■ **PROBLEM REQUIREMENTS**: Recast every line of the records below as a Markdown table with two columns, Row and Line. Number the rows in order and leave out blank lines.

* begin GIVEN RECORDS *

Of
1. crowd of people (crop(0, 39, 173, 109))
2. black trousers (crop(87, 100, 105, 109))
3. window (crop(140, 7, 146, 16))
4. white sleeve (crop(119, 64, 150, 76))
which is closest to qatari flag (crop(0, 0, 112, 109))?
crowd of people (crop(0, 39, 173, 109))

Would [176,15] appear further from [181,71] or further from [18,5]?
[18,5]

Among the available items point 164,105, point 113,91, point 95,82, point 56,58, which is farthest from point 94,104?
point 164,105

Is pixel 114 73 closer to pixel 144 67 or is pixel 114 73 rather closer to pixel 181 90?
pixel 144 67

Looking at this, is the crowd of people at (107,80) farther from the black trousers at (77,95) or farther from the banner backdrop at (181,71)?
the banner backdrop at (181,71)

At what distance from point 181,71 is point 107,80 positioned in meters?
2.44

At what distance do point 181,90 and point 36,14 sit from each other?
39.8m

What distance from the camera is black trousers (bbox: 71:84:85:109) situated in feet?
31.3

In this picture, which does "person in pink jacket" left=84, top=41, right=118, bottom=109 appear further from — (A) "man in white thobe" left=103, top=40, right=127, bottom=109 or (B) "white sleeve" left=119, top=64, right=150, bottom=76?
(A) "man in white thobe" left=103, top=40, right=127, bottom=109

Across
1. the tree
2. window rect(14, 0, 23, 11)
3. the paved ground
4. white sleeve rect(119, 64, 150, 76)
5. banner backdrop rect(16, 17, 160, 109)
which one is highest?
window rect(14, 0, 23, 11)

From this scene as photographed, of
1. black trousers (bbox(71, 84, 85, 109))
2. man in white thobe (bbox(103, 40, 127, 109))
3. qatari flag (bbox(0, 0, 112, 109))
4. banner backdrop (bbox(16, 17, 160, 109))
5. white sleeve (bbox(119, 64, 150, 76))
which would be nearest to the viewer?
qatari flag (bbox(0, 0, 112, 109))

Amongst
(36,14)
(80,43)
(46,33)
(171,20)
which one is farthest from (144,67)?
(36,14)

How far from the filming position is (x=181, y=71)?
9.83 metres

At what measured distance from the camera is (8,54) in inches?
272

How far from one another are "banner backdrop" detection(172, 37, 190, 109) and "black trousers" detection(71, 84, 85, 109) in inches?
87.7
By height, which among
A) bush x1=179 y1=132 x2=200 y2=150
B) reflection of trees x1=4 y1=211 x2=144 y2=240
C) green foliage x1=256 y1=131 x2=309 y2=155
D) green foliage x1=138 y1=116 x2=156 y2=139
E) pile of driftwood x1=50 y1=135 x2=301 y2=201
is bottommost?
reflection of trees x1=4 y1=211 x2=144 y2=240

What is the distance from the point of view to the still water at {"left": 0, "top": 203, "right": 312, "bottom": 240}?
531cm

* end GIVEN RECORDS *

■ **RESULT FOR THIS TASK**:
| Row | Line |
|---|---|
| 1 | Of |
| 2 | 1. crowd of people (crop(0, 39, 173, 109)) |
| 3 | 2. black trousers (crop(87, 100, 105, 109)) |
| 4 | 3. window (crop(140, 7, 146, 16)) |
| 5 | 4. white sleeve (crop(119, 64, 150, 76)) |
| 6 | which is closest to qatari flag (crop(0, 0, 112, 109))? |
| 7 | crowd of people (crop(0, 39, 173, 109)) |
| 8 | Would [176,15] appear further from [181,71] or further from [18,5]? |
| 9 | [18,5] |
| 10 | Among the available items point 164,105, point 113,91, point 95,82, point 56,58, which is farthest from point 94,104? |
| 11 | point 164,105 |
| 12 | Is pixel 114 73 closer to pixel 144 67 or is pixel 114 73 rather closer to pixel 181 90? |
| 13 | pixel 144 67 |
| 14 | Looking at this, is the crowd of people at (107,80) farther from the black trousers at (77,95) or farther from the banner backdrop at (181,71)? |
| 15 | the banner backdrop at (181,71) |
| 16 | At what distance from point 181,71 is point 107,80 positioned in meters? |
| 17 | 2.44 |
| 18 | At what distance do point 181,90 and point 36,14 sit from each other? |
| 19 | 39.8m |
| 20 | What distance from the camera is black trousers (bbox: 71:84:85:109) situated in feet? |
| 21 | 31.3 |
| 22 | In this picture, which does "person in pink jacket" left=84, top=41, right=118, bottom=109 appear further from — (A) "man in white thobe" left=103, top=40, right=127, bottom=109 or (B) "white sleeve" left=119, top=64, right=150, bottom=76? |
| 23 | (A) "man in white thobe" left=103, top=40, right=127, bottom=109 |
| 24 | Across |
| 25 | 1. the tree |
| 26 | 2. window rect(14, 0, 23, 11) |
| 27 | 3. the paved ground |
| 28 | 4. white sleeve rect(119, 64, 150, 76) |
| 29 | 5. banner backdrop rect(16, 17, 160, 109) |
| 30 | which one is highest? |
| 31 | window rect(14, 0, 23, 11) |
| 32 | From this scene as photographed, of |
| 33 | 1. black trousers (bbox(71, 84, 85, 109)) |
| 34 | 2. man in white thobe (bbox(103, 40, 127, 109)) |
| 35 | 3. qatari flag (bbox(0, 0, 112, 109)) |
| 36 | 4. banner backdrop (bbox(16, 17, 160, 109)) |
| 37 | 5. white sleeve (bbox(119, 64, 150, 76)) |
| 38 | which would be nearest to the viewer? |
| 39 | qatari flag (bbox(0, 0, 112, 109)) |
| 40 | Amongst |
| 41 | (36,14) |
| 42 | (80,43) |
| 43 | (46,33) |
| 44 | (171,20) |
| 45 | which one is farthest from (144,67)? |
| 46 | (36,14) |
| 47 | How far from the filming position is (x=181, y=71)? |
| 48 | 9.83 metres |
| 49 | At what measured distance from the camera is (8,54) in inches? |
| 50 | 272 |
| 51 | How far from one another are "banner backdrop" detection(172, 37, 190, 109) and "black trousers" detection(71, 84, 85, 109) in inches? |
| 52 | 87.7 |
| 53 | By height, which among |
| 54 | A) bush x1=179 y1=132 x2=200 y2=150 |
| 55 | B) reflection of trees x1=4 y1=211 x2=144 y2=240 |
| 56 | C) green foliage x1=256 y1=131 x2=309 y2=155 |
| 57 | D) green foliage x1=138 y1=116 x2=156 y2=139 |
| 58 | E) pile of driftwood x1=50 y1=135 x2=301 y2=201 |
| 59 | is bottommost? |
| 60 | reflection of trees x1=4 y1=211 x2=144 y2=240 |
| 61 | What is the distance from the point of view to the still water at {"left": 0, "top": 203, "right": 312, "bottom": 240}? |
| 62 | 531cm |